SynthesisInput

Contains text input to be synthesized. Either text or ssml must be supplied. Supplying both or neither returns google.rpc.Code.INVALID_ARGUMENT. The input size is limited to 5000 bytes.

JSON representation
{
  "customPronunciations": {
    object (CustomPronunciations)
  },

  // Union field input_source can be only one of the following:
  "text": string,
  "ssml": string,
  "multiSpeakerMarkup": {
    object (MultiSpeakerMarkup)
  }
  // End of list of possible types for union field input_source.
}
Fields
customPronunciations

object (CustomPronunciations)

Optional. The pronunciation customizations are applied to the input.
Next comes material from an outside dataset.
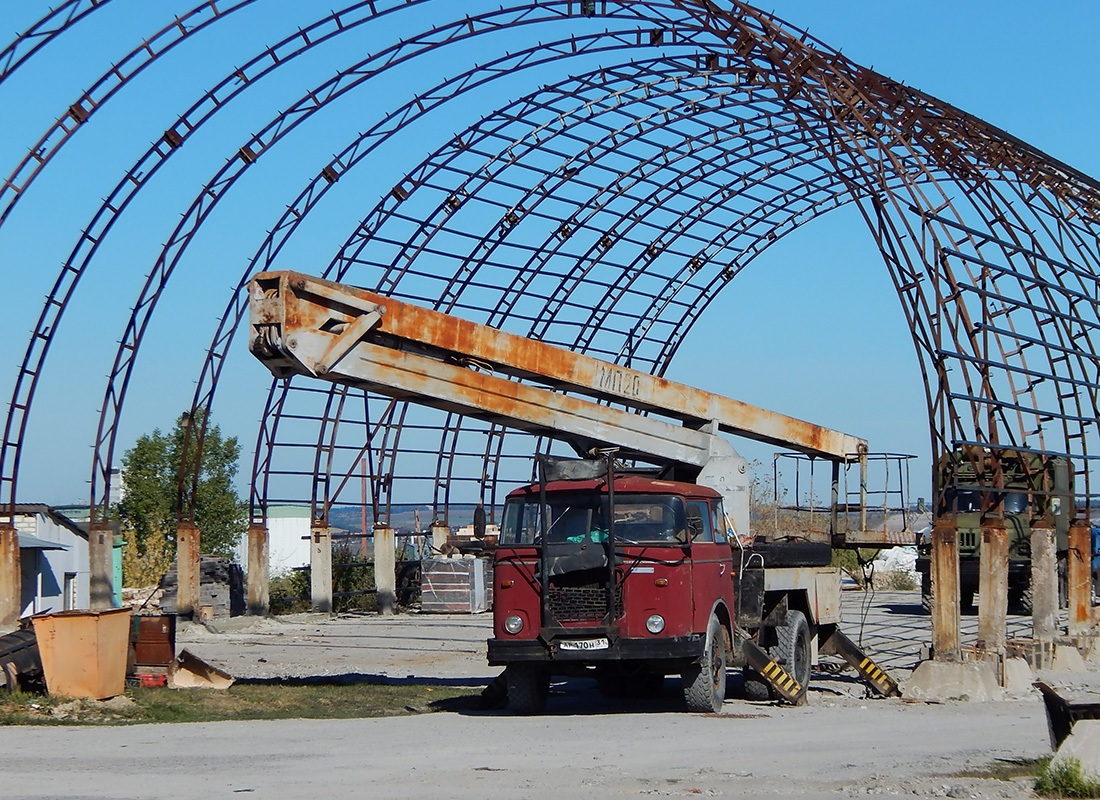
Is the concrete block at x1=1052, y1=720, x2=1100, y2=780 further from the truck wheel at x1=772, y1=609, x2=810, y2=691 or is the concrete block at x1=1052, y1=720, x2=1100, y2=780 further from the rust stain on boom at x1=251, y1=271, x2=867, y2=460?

If this is set, the input is synthesized using the given pronunciation customizations.

The initial support is for English, French, Italian, German, and Spanish (EFIGS) languages, as provided in

VoiceSelectionParams

. Journey and Instant Clone voices aren't supported.

In order to customize the pronunciation of a phrase, there must be an exact match of the phrase in the input types. If using SSML, the phrase must not be inside a phoneme tag.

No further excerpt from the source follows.